L'archevêque de Cantorbéry
Allocution à l'intention de la 9e Assemblée du COE

Si l'on vous dit ‘Identifiez-vous !', vous commencerez probablement par donner votre nom, puis vous indiquerez peut-être votre profession, le lieu d'où vous venez, les relations qui sont les vôtres. Dans de nombreuses cultures, vous indiqueriez le nom de vos parents ou de votre famille. Parler d'« identité », c'est donc dire comment nous nous situons par rapport à la langue et au monde de ceux qui nous entourent : les noms existent pour être utilisés, non seulement par nous-mêmes, mais par d'autres, pour qu'ils puissent s'adresser à nous ; c'est au travers de notre profession que nous nous joignons au processus humain consistant à transformer notre environnement ; et lorsque nous nous situons dans un ensemble de relations, ceux qui nous entourent comprennent qui nous sommes. Avant même de réfléchir dans l'abstrait à ce qui est essentiel à l'identité chrétienne, il peut être utile, pour un bref instant, de nous arrêter à cet élément qui consiste à nous situer. 

Alors, comment, dans ces termes, répondons-nous en tant que chrétiens à ceux qui nous interpellent quant à notre identité ? Nous portons le nom du Christ. Nous sommes des gens connus pour leur allégeance, leur adhésion à l'égard de la personne historique à qui ses disciples ont donné le nom de « roi qui a reçu l'onction » - Jésus, le Juif de Nazareth.
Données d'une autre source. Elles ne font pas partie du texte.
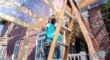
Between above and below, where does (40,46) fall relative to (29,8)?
below

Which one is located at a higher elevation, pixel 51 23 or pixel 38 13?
pixel 38 13

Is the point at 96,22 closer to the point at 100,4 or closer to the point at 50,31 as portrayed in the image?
the point at 100,4

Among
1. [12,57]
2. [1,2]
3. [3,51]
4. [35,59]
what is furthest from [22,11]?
[3,51]

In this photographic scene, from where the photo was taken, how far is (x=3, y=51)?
12969mm

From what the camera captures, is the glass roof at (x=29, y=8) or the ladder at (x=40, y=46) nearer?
→ the glass roof at (x=29, y=8)

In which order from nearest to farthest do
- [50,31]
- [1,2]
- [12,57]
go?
[50,31] → [1,2] → [12,57]

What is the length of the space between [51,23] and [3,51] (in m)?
9.02

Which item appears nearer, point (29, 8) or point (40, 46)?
point (29, 8)

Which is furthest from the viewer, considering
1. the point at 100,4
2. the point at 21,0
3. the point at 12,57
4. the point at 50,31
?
the point at 12,57

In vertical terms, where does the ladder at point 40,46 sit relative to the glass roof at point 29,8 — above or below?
below

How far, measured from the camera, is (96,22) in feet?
23.4

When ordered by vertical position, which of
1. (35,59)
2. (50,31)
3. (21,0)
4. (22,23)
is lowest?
(35,59)

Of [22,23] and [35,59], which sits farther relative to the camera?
A: [35,59]

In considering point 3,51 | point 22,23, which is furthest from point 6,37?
point 22,23
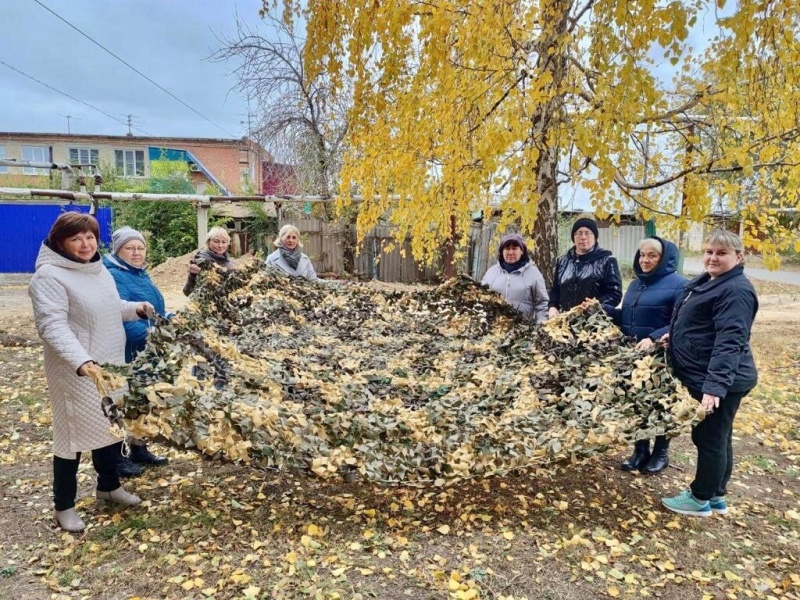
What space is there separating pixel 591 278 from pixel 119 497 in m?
2.97

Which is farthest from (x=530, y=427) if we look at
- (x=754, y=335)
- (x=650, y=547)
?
(x=754, y=335)

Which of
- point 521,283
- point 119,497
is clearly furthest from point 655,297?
point 119,497

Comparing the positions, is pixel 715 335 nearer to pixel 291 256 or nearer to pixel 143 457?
pixel 143 457

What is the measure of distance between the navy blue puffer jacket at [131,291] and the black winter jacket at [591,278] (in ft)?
8.33

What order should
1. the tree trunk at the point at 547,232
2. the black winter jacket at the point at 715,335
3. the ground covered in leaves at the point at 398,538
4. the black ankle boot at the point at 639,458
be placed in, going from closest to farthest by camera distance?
the ground covered in leaves at the point at 398,538
the black winter jacket at the point at 715,335
the black ankle boot at the point at 639,458
the tree trunk at the point at 547,232

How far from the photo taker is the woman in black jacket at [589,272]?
3479 mm

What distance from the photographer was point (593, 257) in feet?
11.6

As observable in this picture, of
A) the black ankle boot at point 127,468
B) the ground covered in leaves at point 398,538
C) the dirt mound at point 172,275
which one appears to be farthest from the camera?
the dirt mound at point 172,275

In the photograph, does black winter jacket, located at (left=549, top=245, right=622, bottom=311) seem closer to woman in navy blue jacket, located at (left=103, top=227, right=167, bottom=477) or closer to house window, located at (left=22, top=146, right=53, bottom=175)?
woman in navy blue jacket, located at (left=103, top=227, right=167, bottom=477)

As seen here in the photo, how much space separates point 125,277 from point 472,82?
7.50ft

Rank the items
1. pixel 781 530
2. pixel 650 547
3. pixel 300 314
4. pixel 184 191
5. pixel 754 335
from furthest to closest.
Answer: pixel 184 191 → pixel 754 335 → pixel 300 314 → pixel 781 530 → pixel 650 547

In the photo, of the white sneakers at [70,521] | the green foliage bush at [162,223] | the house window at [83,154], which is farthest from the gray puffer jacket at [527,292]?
the house window at [83,154]

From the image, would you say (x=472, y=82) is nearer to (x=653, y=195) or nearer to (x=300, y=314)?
(x=300, y=314)

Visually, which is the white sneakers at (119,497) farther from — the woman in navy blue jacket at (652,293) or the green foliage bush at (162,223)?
the green foliage bush at (162,223)
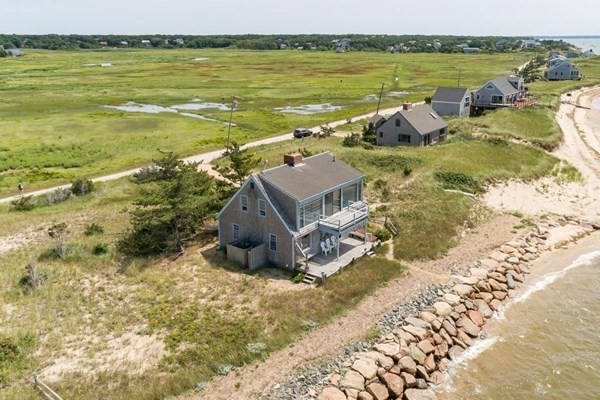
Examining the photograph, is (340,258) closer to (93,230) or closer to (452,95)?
(93,230)

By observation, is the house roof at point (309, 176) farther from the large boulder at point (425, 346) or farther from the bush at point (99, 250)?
the bush at point (99, 250)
Toutes les fois que nous disons le mot « chrétien », nous admettons comme allant de soi une histoire et un lieu situés dans l'histoire, l'histoire et le lieu de ces gens avec qui Dieu a fait alliance dans un lointain passé, le peuple qu'il a appelé afin de manifester sa gloire au travers de leur vie commune. Nous voici déjà dans le domaine de la profession et des relations. Nous faisons partie de l'histoire de l'alliance de Dieu. Comme tous ceux qui ont fait allégeance à un « roi qui a reçu l'onction », dans la tradition juive,  nos vies sont censées témoigner de la fidélité de Dieu à ses engagements. Il n'existe pour nous aucun moyen de décliner notre identité si ce n'est en nous associant à cette histoire et à ce contexte. Expliquer le terme « Christ », c'est expliquer ce que signifie être un peuple qui doit son existence au fait que Dieu a promis d'être avec lui et à qui il a commandé de montrer ce qu'il est. 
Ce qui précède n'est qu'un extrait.